Stored data:

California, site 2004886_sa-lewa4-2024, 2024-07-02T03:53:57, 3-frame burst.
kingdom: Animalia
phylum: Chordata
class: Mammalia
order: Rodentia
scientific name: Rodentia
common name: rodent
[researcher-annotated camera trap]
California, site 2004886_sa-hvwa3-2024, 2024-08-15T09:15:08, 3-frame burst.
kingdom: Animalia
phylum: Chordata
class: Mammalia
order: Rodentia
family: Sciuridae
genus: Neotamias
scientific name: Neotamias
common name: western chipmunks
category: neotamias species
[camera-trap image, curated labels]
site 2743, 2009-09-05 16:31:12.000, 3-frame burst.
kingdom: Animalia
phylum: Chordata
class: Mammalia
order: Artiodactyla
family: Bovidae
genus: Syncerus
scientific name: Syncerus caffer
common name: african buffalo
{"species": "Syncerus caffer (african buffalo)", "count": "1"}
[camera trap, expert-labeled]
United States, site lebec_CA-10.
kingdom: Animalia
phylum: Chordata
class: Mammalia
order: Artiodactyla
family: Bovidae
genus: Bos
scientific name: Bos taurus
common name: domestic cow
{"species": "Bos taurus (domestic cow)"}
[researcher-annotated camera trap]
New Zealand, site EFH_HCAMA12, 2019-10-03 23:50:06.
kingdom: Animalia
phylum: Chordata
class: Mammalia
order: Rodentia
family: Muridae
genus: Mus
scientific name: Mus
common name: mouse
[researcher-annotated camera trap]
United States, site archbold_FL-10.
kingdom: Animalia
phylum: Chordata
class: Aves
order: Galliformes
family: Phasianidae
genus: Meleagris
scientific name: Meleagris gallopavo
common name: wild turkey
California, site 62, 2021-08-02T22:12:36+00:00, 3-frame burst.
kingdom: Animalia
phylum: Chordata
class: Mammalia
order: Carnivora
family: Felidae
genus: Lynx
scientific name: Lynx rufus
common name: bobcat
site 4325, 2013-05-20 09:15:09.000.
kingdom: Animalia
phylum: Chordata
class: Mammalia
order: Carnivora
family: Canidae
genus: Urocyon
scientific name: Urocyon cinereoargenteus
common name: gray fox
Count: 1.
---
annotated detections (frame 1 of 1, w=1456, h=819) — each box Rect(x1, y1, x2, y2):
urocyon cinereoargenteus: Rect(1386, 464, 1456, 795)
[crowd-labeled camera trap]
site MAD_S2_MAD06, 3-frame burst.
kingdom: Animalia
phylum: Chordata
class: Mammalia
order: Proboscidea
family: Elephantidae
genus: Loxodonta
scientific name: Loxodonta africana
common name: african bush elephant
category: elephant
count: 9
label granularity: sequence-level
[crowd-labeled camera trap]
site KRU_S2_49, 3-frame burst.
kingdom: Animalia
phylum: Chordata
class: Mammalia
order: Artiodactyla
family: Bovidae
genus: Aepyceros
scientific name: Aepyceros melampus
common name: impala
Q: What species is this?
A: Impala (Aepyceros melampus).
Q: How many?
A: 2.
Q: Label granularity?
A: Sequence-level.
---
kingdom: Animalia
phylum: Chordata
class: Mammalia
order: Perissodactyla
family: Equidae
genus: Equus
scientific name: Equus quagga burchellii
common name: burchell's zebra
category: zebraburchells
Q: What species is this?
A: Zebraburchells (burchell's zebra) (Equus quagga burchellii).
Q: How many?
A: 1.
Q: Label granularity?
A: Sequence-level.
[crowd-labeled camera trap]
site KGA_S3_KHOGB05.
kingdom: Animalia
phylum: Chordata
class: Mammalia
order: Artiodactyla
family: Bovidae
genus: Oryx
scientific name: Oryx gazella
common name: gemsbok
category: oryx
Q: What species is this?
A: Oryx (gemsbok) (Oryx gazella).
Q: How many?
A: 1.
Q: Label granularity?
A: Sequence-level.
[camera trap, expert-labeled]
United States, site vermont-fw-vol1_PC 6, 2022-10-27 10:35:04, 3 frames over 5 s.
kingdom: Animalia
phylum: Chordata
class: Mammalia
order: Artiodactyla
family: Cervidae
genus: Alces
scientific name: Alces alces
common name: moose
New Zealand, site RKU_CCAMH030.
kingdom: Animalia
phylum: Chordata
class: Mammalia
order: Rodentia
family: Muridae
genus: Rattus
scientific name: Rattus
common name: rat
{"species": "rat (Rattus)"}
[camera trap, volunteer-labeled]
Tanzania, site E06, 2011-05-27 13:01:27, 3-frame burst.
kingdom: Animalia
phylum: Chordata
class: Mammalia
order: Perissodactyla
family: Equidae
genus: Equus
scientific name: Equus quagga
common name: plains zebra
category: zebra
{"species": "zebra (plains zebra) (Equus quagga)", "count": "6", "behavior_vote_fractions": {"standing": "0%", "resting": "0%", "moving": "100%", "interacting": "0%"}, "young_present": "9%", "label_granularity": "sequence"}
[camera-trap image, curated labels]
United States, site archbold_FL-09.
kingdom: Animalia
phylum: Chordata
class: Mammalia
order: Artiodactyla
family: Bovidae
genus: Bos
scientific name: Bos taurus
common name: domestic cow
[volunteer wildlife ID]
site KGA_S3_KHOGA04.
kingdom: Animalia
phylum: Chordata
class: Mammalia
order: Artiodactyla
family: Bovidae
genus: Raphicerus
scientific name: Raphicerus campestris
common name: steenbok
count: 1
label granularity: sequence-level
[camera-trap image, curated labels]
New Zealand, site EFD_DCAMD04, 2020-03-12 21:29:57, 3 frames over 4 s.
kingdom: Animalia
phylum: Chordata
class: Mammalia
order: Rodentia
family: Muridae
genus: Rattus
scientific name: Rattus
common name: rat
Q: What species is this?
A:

▶ **What the exercise asks**
Find the line with "United States, site archbold_FL-09." in the data above. Restate it and all later lines word for word, ending with the last line.

▶ **The answer**
United States, site archbold_FL-09.
kingdom: Animalia
phylum: Chordata
class: Mammalia
order: Artiodactyla
family: Bovidae
genus: Bos
scientific name: Bos taurus
common name: domestic cow
[volunteer wildlife ID]
site KGA_S3_KHOGA04.
kingdom: Animalia
phylum: Chordata
class: Mammalia
order: Artiodactyla
family: Bovidae
genus: Raphicerus
scientific name: Raphicerus campestris
common name: steenbok
count: 1
label granularity: sequence-level
[camera-trap image, curated labels]
New Zealand, site EFD_DCAMD04, 2020-03-12 21:29:57, 3 frames over 4 s.
kingdom: Animalia
phylum: Chordata
class: Mammalia
order: Rodentia
family: Muridae
genus: Rattus
scientific name: Rattus
common name: rat
Q: What species is this?
A:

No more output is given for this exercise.